Shanghai South Bund Fabric Market · Since 2004

Process · Mar 12, 2026 · 4 min read

How Long Does a Bespoke Suit Take in Shanghai? Honest Timelines for Travellers

Some Shanghai shops promise a suit in 24 hours; others take six weeks. This is what the timeline actually looks like for a real bespoke suit, and how to align it with a working travel itinerary.

Why timelines vary so widely

A first-time visitor at South Bund Fabric Market can hear all of these in a single afternoon: "24 hours," "three to four days," "a week," and "about a month." None of these are wrong — they describe genuinely different products with different amounts of bench labour, fittings, and finishing.

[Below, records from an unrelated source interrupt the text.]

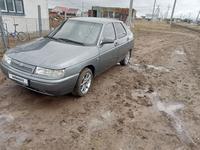 ВАЗ (Lada) 2112 2007 годаүшін1 000 000 тг. в Уральск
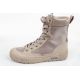 3. Fila Cityblock W FFW018580038 Schuhe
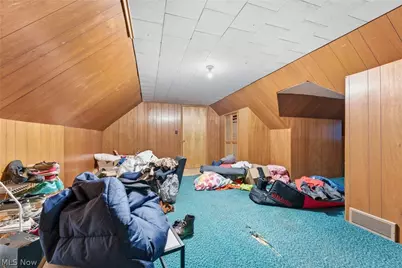 3363 Shepler Church Avenue SW, Canton, OH 44706 - Photo 15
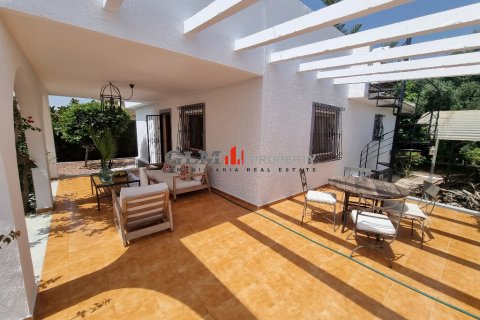 Apartment for sale Los Narejos, Murcia, Spain 3 bedrooms, 111 sq.m. No. 128769 - photo 20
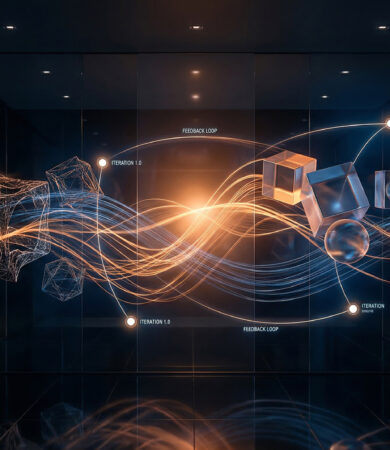 Yazılım Projesinde “Revizyon” Nedir, Nasıl Yönetilir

Understanding the difference helps you choose the right tailor for your trip. The rule of thumb: the more fittings a tailor builds into the timeline, the more confident they are that the final garment will fit cleanly when you put it on at home.

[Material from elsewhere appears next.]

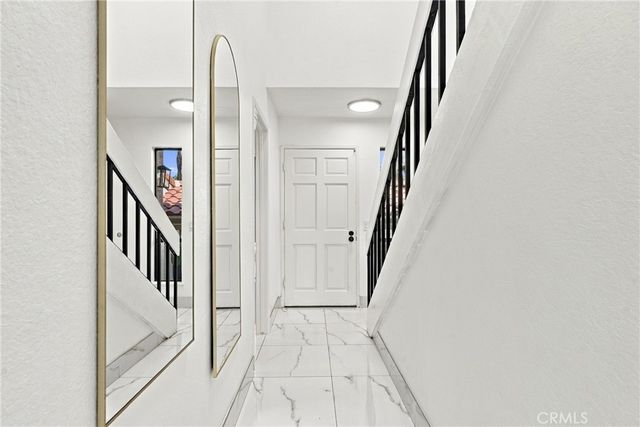 23186 Denia, Mission Viejo, CA 92692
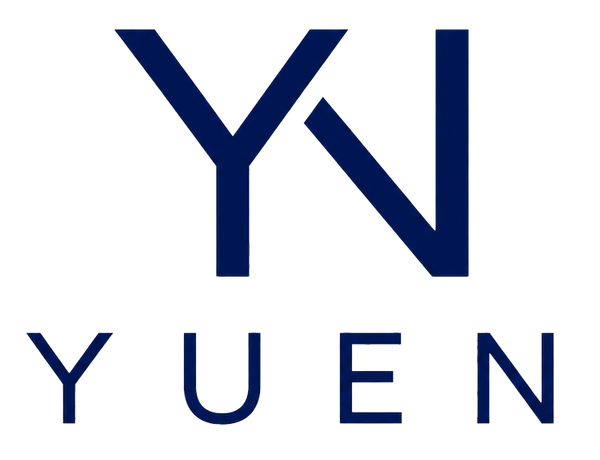 My Store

The four common Shanghai suit timelines

Across South Bund and the surrounding tailoring scene, four timelines cover almost every scenario:

  • 24–48 hours: rush tourist suits, almost always machine-finished with one quick fitting. Acceptable for a first travel suit, less reliable for a wedding or a board photo.
  • 3–5 days: the most common compromise. Two fittings (basted and refined), most details done by machine, hand-finished where it shows. The standard target for short business trips.
  • 7–10 days: the comfortable bespoke window. Three fittings, real pattern adjustments, hand-stitched buttonholes if requested.
  • 3–6 weeks: full traditional bespoke. Paper pattern drafted from scratch, hand-padded canvas, multiple fittings spaced over weeks. Used for wedding orders where the client returns for a second visit.

What can and can't be compressed

Every tailor compresses something to hit a tight deadline. The honest question to ask is which step is shortened. Common compromises on a 24-hour suit include skipping the basted fitting, replacing hand-stitched canvas with fused interlining, and using machine buttonholes throughout. None of these are inherently wrong — they are just decisions that affect how the suit drapes after a year of wear.

What cannot be sensibly compressed is fabric quality and pattern accuracy. If you have a posture asymmetry — a slightly higher shoulder, a sloping back — a 24-hour suit usually cannot adjust for it. A 5-day suit usually can.

How to align a suit with a real travel itinerary

We often recommend visitors structure their trip around the tailoring, not the other way round. Three realistic patterns work well:

  • 5-day Shanghai visit: consultation on day 1 morning, basted fitting on day 3, refined fitting on day 4, pickup on day 5 morning. One suit and three shirts is a comfortable order.
  • 7-day Shanghai visit: consultation on day 1, basted fitting on day 3, refined fitting on day 5, pickup on day 7. Two suits, six shirts, and a pair of separate trousers fits cleanly.
  • Two-trip plan: a measurement and fitting visit on a short trip, then production while you are home, with the final fitting (or hotel delivery) on a return trip months later. Best for wedding suits.

When the deadline is non-negotiable

If you are flying out on Friday for a wedding on Saturday, choose a tailor who is willing to tell you what they cannot do — not one who promises everything. The right answer to a tight deadline is often a half-canvas suit, hand-pressed, with two well-spaced fittings, rather than a fully hand-padded suit rushed through one. A confident tailor will narrow the scope to give you a garment that actually arrives ready to wear.